══ Estratto
Cass. Sez. III n. 5442 del 8 febbraio 2023 (UP 13 gen 2023)
Pres. Ramacci Est. Corbetta Ric.Vela
Rifiuti.Commercio ambulante

In tema di rifiuti, per l'applicabilità della deroga di cui all'art. 266, comma 1 n. 5, d.lgs. n. 152 del 2006, a tenore del quale “le disposizioni di cui agli articoli 189, 190, 193 e 212 non si applicano alle attività di raccolta e trasporto di rifiuti effettuate dai soggetti abilitati allo svolgimento delle attività medesime in forma ambulante, limitatamente ai rifiuti che formano oggetto del loro commercio”, occorre non solo che l'agente sia in possesso del titolo abilitativo previsto per il commercio ambulante dal D.Lgs. 31 marzo 1998, n. 114, ma anche che si tratti di rifiuti che formano oggetto del suo commercio ma non riconducibili, per le loro peculiarità, a categorie autonomamente disciplinate


RITENUTO IN FATTO

1. Con l’impugnata sentenza, il Tribunale di Palermo condannava Bernardo Vela e d Alfonso Vela alla pena, rispettivamente, di 1.800 euro e di 2.700 euro di ammenda, perché ritenuti responsabili del reato di cui agli artt. 110, 256, comma 1, d.lgs. n. 152 del 2006, perché, Alfonso Vela in qualità di titolare e gestore dell’area sita a Palermo, via Guadagna snc adiacente al civico 26, e Bernardo Vela in qualità di proprietario dell’autocarro Iveco, targato CC742MN parcheggiato davanti il cancello della suddetta area, in concorso tra loro, in mancanza della prescritta autorizzazione, effettuavano nell’area in sequestro sopra indicata nella loro disponibilità l’attività di raccolta di rifiuti consistenti in rifiuti metallici, apparecchiature elettriche e batterie di autoveicolo esauste, oltre alla successiva attività di trasporto di detti rifiuti, caricati sul suddetto autoveicolo e su una Moto Ape.

 2. Avverso l’indicata sentenza gli imputati, per il tramite del comune difensore di fiducia, con il medesimo atto propongono ricorso per cassazione affidato a cinque motivi.
2.1. Con il primo motivo si deduce la violazione dell’art. 606, comma 1, lett. e) cod. proc. pen. in relazione agli artt. 110, 256, comma 1, d.lgs. n. 152 del 2006. Assume il difensore che erroneamente il Tribunale è pervenuto all’affermazione della penale responsabilità, non avendo considerato che gli imputati non avevano la gestione del sito di raccolta di rifiuti, come riferito da teste Aversano, ed erano abilitati al commercio su aree pubbliche del materiale di cui sono stati trovati in possesso, come dichiarato dal teste Saccoccia e come risulta dall’autorizzazione prodotta.
2.2. Con il secondo motivo si eccepisce la violazione dell’art. 606, comma 1, lett. b) cod. proc. pen. in relazione agli artt. 110, 256, comma 1, 266, comma 5, d.lgs. n. 152 del 2006. Evidenzia il difensore che il Tribunale non ha dato rilevanza all’art. 266, comma 5, d.lgs. n. 152 del 2006, il quale esclude che l’attività di raccolta e di trasporto dei rifiuti costituisce reato qualora sia commessa da chi sia in possesso del titolo abilitativo commerciale in forma ambulante e purché detti rifiuti formino oggetto del suo commercio, come risulta dal caso in esame.
════
══ Voci estratte
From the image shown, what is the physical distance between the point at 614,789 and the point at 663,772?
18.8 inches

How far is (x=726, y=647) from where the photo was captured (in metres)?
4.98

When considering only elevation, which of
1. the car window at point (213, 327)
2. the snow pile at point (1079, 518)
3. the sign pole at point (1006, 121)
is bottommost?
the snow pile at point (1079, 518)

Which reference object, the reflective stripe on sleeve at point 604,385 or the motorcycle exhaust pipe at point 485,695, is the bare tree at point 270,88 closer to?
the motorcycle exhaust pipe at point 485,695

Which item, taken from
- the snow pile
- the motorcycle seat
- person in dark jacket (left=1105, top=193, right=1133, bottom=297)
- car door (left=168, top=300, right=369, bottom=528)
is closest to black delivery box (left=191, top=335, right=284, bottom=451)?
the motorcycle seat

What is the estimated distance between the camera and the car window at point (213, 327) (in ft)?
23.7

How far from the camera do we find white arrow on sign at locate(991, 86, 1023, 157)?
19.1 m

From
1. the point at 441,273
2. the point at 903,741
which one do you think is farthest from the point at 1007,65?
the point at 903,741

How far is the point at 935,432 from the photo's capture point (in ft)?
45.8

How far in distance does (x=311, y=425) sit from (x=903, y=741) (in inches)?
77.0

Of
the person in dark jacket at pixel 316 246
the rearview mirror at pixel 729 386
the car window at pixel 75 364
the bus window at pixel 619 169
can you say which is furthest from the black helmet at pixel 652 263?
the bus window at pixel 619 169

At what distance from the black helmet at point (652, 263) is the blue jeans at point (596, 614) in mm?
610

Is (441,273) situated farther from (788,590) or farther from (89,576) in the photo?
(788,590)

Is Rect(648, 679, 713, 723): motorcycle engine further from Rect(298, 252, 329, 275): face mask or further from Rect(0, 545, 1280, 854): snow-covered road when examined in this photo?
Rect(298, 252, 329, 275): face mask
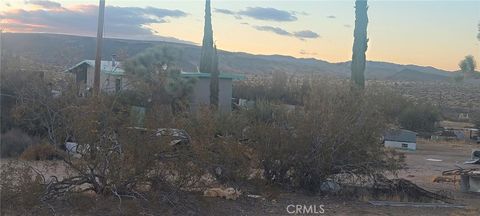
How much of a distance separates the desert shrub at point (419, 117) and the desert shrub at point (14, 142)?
95.9 ft

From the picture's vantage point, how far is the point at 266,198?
12039 millimetres

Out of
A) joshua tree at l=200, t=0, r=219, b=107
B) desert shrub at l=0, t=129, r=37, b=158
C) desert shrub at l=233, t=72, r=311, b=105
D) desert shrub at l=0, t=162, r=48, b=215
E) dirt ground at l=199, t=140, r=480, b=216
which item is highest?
════
• Consegna:
Prosegui la sentenza sulla raccolta di rifiuti nel commercio ambulante a partire dall'ultima frase riportata.

• Risultato dell'esercizio:
2.3. Con il terzo motivo si lamenta la violazione dell’art. 606, comma 1, lett. b) ed e) cod. proc. pen. in relazione agli artt. 256, comma 1, d.lgs. n. 152 del 2006 e 131-bis cod. pen., per avere escluso il Tribunale l’applicazione dell’a causa di non punibilità in esame con un valutazione in contrasto con le emergenze processuali, stante il contenuto valore economico dei rifiuti, le autorizzazioni in possesso degli imputati, le circostanze di tempo e di luogo dell’azione.
2.4. Con il quarto motivo si lamenta la violazione dell’art. 606, comma 1, lett. b) ed e) cod. proc. pen. in relazione all’art. 62, n. 6, cod. pen., circostanza che il Tribunale avrebbe dovuto applicare per essersi Emanuele Marino adoperato, a fronte dell’addebito mosso nei confronti dei Vela, spontaneamente e volontariamente, per elidere le conseguenze del reato, bonificando integralmente l’area interessata.
 2.5. Con il quinto motivo si censura la violazione dell’art. 606, comma 1, lett. b) ed e) cod. proc. pen. in relazione all’art. 62-bis, cod. pen., per non avere il Tribunale, in relazione al solo Alfonso Vela, negato l’applicazione delle circostanze in esame, nonostante il corretto contegno processuale.


CONSIDERATO IN DIRITTO

1. I ricorsi sono inammissibili.

2. Il primo motivo è inammissibile perché fattuale e generico.
2.1. Il Tribunale, sulla scorta dalle deposizioni dei verbalizzanti e delle immagini fotografiche, ha appurato l’esercizio, da parte degli imputati, dell’attività di raccolta, recupero e smaltimento di rifiuti ferrosi presso un area scoperta e un magazzino di cui gli imputati medesimi avevano la disponibilità, senza essere in possesso della prescritta autorizzazione, né di alcun registro carico e scarico del materiale ferroso.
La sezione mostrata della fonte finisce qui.